Il ritorno a casa dopo due giorni di digiuno assoluto senza aver dovuto assaggiare il “coltellaccio”(1) del chirurgo, ti fa sentire colmo di gioia.
Prima del ritorno puoi rimetterti quei vestiti “normali” che avevano lasciato il posto a una oscena (2)camiciola.
È la legge dell’ospedale nel quale alla divisa candida degli addetti ai lavori si contrappone la camiciola, forse con fiorellini, del sofferente (soprannominato paziente) subordinato.
Mentre indossi con lentezza da spogliarellista i tuoi vestiti normali guardi con tristezza empatica chi rimane sofferente nel letto accanto. In quel momento ti senti un privilegiato e, al tempo stesso, con un piccolo appena appena accennato senso di colpa. “Tu purtroppo devi rimanere qui; io me ne vado; vorrei mi dispiacesse lasciarti; sono felice di potermene andare”. Lui rimane lì. Saluta mesto nella sua camiciola senza protezione.
Mentre lo saluto e gli auguro con vera partecipazione salute e benessere, dentro di me la gioia non ha limiti.

SALTO DI GIOIA
Avrei voglia di urlare la mia gioia traboccante. Appena superata la porta della stanza del “subordinato”, nell’affrontare il corridoio che porta agli ascensori, avrei una desiderio sfrenato di correre a più non posso. Non lo faccio anche perchè le mie gambe, dopo due giorni di digiuno, sono ancora malferme.
Nel pigiare il pulsante dell’ascensore, saluto con un sorriso “infinito” l’infermiera un po’ stupita nel vedermi coi miei vestiti normali. Ora potrei essere un visitatore; uno di quelli che deve sottostare solo a determinati orari.
Mentre l’ascensore scende, un piano dopo l’altro la gioia cresce ulteriormente per cui ti senti così leggero che hai paura di picchiare la testa contro il soffitto.
Che bello! Fra poco sono di nuovo libero!
Sì perchè mentre sei in quella camiciola che ti lascia libera la schiena… e il fondoschiena, ti senti terribilmente alla mercè di volontà “superiori”(3). Riesci ancora un poco a difenderti; ma poco… in certi momenti pochissimo o niente.

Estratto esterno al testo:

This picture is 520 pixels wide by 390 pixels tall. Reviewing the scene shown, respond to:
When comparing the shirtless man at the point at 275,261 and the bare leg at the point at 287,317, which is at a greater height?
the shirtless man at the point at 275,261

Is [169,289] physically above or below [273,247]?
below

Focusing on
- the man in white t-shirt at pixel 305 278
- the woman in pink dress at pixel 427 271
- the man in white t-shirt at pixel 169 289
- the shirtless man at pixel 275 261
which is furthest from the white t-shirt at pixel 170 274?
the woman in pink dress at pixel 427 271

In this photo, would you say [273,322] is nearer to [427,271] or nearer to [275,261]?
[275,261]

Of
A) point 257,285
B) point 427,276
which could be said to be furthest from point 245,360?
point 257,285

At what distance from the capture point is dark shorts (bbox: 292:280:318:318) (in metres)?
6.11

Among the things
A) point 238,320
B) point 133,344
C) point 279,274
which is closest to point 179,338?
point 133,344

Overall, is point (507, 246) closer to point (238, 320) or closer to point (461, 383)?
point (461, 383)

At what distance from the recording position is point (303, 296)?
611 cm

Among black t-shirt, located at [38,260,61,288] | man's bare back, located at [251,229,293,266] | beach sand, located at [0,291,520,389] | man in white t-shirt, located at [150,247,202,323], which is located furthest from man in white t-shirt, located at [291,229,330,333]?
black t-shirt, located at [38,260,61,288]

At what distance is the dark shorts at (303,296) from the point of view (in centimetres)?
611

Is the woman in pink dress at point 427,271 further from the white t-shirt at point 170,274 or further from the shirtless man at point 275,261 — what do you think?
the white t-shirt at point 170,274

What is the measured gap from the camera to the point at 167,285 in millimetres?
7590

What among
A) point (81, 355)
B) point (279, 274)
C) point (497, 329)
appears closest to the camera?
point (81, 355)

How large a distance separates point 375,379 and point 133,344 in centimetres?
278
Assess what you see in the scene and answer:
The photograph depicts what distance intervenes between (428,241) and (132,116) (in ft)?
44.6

Se si avvicina a te un’infermiera con una siringa in mano, molto difficilmente riesci a sindacare la qualità e la quantità di veleno che ti vuole inoculare.
Appena mi trovo all’aria aperta nell’attesa che arrivi la macchina guidata affettuosamente da mia moglie, anche se non splendesse il sole, il tempo sarebbe splendido.

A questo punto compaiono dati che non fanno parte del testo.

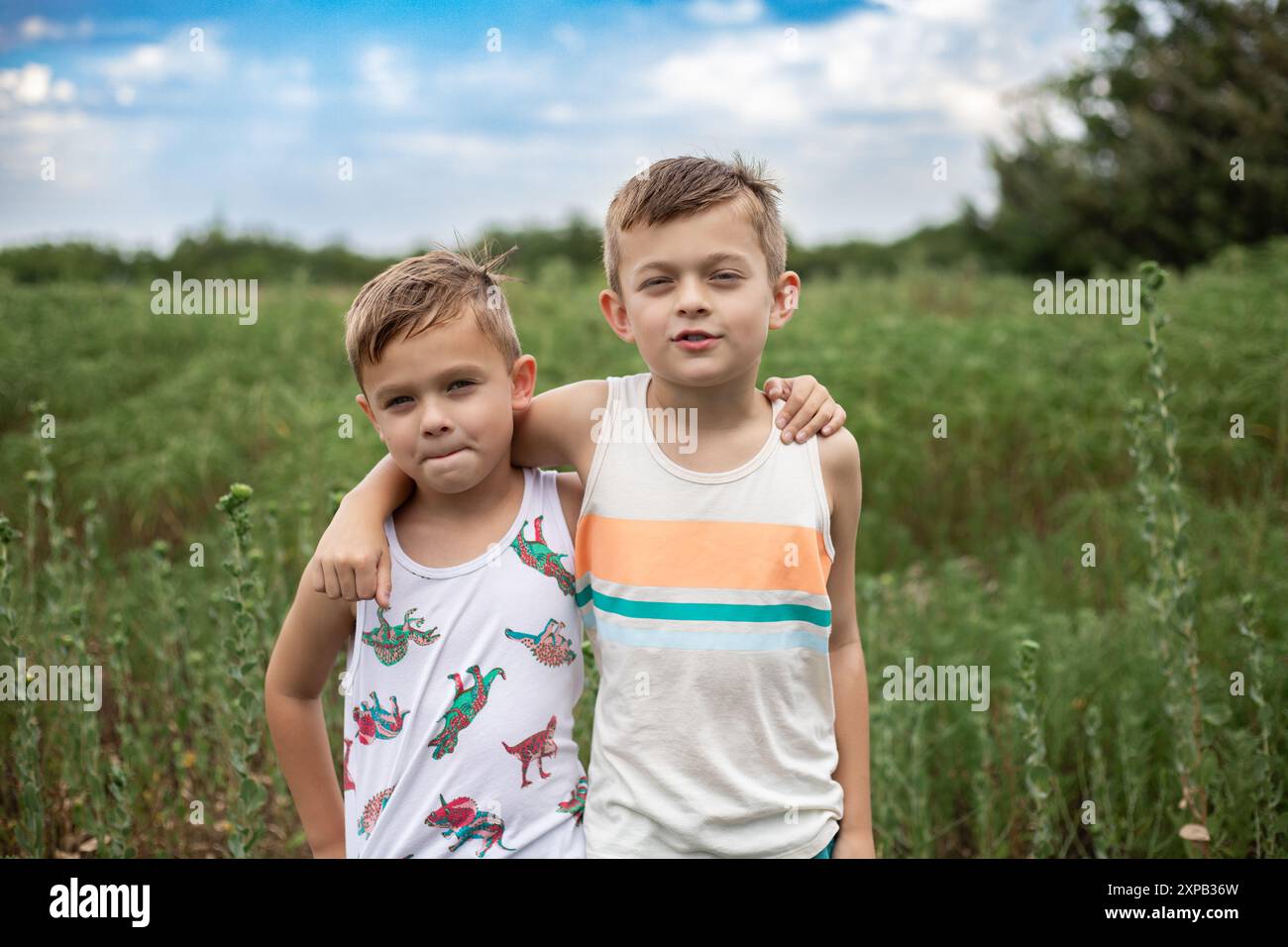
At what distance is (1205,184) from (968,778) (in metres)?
15.5

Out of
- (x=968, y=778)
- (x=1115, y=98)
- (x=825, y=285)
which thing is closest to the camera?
(x=968, y=778)

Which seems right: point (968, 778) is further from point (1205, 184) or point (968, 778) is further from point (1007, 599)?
point (1205, 184)

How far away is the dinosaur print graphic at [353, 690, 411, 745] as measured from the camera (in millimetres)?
1854

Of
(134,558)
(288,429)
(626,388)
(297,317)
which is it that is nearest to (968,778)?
(626,388)

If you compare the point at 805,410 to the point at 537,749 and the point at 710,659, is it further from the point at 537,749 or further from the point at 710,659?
the point at 537,749

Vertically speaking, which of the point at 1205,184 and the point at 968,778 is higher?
the point at 1205,184

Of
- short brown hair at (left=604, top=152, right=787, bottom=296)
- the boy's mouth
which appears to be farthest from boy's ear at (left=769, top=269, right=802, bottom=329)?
the boy's mouth

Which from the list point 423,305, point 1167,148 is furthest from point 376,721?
point 1167,148

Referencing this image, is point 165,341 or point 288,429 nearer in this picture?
point 288,429

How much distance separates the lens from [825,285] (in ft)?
38.0

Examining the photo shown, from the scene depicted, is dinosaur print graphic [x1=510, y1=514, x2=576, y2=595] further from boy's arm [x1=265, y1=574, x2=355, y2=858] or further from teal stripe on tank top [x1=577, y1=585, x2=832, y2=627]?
boy's arm [x1=265, y1=574, x2=355, y2=858]

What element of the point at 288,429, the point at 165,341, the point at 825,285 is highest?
the point at 825,285

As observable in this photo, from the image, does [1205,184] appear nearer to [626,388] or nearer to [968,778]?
[968,778]
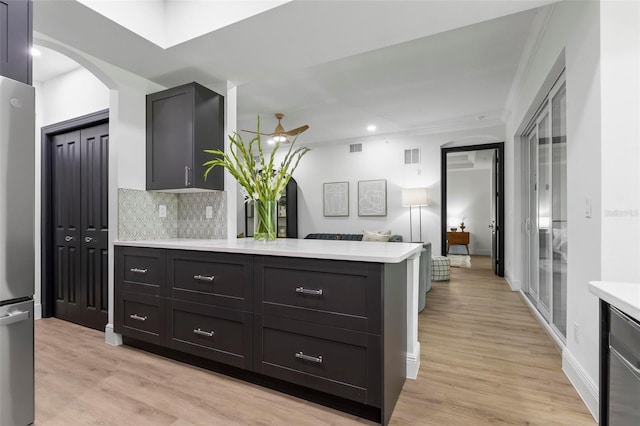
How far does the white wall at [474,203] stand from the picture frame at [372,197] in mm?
4203

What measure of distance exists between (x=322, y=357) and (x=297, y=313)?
0.28 m

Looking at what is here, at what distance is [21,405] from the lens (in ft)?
5.22

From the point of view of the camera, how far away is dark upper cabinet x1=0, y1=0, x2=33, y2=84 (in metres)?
1.53

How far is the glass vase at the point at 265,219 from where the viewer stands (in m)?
2.65

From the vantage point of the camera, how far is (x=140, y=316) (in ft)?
8.73

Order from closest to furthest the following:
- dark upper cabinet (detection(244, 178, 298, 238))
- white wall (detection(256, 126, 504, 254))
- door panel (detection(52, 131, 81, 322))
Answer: door panel (detection(52, 131, 81, 322))
white wall (detection(256, 126, 504, 254))
dark upper cabinet (detection(244, 178, 298, 238))

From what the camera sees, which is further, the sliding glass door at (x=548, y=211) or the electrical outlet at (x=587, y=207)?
the sliding glass door at (x=548, y=211)

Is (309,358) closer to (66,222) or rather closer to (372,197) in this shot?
(66,222)

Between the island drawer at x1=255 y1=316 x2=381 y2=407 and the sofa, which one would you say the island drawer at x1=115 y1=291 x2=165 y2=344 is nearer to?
the island drawer at x1=255 y1=316 x2=381 y2=407

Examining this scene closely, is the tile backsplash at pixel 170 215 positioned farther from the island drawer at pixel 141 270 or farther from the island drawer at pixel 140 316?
the island drawer at pixel 140 316

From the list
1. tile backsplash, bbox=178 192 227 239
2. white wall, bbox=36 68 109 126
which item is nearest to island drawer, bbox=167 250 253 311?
tile backsplash, bbox=178 192 227 239

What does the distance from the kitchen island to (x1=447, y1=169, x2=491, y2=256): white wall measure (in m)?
8.41

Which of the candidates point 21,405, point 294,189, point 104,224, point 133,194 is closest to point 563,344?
point 21,405

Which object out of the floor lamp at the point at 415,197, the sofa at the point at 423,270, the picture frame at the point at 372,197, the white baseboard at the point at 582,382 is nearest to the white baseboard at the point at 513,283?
the sofa at the point at 423,270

E pensare che oggi splende il sole, ma la temperatura è freddina. La mia felicità è tale per cui non sento il freddo.
Sono passati meno di due giorni e mi sembra tutto più bello. Anche se mi sento ancora dolorante, ogni mia cellula ride e vorrebbe che tutti ridessero con me. Non è così. Tutti in macchina impettiti, seri, serissimi, cogli occhi fissi in avanti solo preoccupati di fare o…rimanere attaccati al telefonino.

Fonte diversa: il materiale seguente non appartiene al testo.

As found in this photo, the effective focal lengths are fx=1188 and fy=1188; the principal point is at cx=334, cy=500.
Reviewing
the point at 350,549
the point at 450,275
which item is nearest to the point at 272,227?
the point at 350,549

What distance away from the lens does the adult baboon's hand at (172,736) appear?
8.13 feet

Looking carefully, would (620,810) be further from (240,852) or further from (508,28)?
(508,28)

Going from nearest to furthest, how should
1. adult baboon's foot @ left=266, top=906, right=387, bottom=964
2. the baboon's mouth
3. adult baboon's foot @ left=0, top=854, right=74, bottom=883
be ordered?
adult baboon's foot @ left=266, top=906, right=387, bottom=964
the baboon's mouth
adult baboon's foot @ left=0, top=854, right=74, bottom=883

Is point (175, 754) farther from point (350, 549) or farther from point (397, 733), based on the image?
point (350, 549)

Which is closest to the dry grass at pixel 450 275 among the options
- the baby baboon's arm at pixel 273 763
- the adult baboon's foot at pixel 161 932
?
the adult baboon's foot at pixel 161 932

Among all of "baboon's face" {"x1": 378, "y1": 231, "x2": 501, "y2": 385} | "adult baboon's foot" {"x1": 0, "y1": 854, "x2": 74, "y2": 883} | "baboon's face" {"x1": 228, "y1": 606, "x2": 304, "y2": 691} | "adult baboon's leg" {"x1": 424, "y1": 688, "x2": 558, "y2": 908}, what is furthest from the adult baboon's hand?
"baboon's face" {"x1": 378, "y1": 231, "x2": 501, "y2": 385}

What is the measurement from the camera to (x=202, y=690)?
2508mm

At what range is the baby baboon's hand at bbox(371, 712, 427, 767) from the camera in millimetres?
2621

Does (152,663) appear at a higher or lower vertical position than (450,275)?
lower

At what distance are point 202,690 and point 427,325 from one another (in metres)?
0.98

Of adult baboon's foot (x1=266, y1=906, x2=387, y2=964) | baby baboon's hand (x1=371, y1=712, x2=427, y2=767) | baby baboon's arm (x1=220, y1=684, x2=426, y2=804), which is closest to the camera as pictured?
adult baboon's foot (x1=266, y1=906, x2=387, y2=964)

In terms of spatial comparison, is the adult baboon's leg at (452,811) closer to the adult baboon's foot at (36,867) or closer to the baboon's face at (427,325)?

Non bisogna perdere un attimo. Avanti, avanti. Avanti senza tregua… per il PIL?
E pensare che, in un attimo, quando meno ve l’aspettate, potreste trovarvi con quella camiciola standard senza difesa con davanti a voi una siringa minacciosa in mano a una fanciulla sorridente vestita di bianco.
Quanto ho scritto è uscito dal mio cuore felice, già sofferente. Ha una morale. Cercatela… la troverete. Dovete però fermarvi un attimo ed evitare di essere furbi o “dritti”; in poche parole è necessario che siate onesti.
E se arrivereta a trovare una risposta che potrà stimolarvi, potrà essere positivo per il vostro futuro.
1 – Coltellaccio è sinonimo di bisturi e onomatopeico nel riprodurre la goduria similorgasmica dell’operatore ardentemente teso verso la conoscenza dell’ignoto.

Bisturi - Sinonimo di coltellaccio del chirurgo
2 – Oscena perchè lascia libero accesso a tutto ciò che sta dietro… e dietro c’è quel “sedere” che dovremmo proteggere a tutti i costi.
3 – Le volontà superiori vengono dagli “Addetti ai lavori” e sono praticamente insindacabili.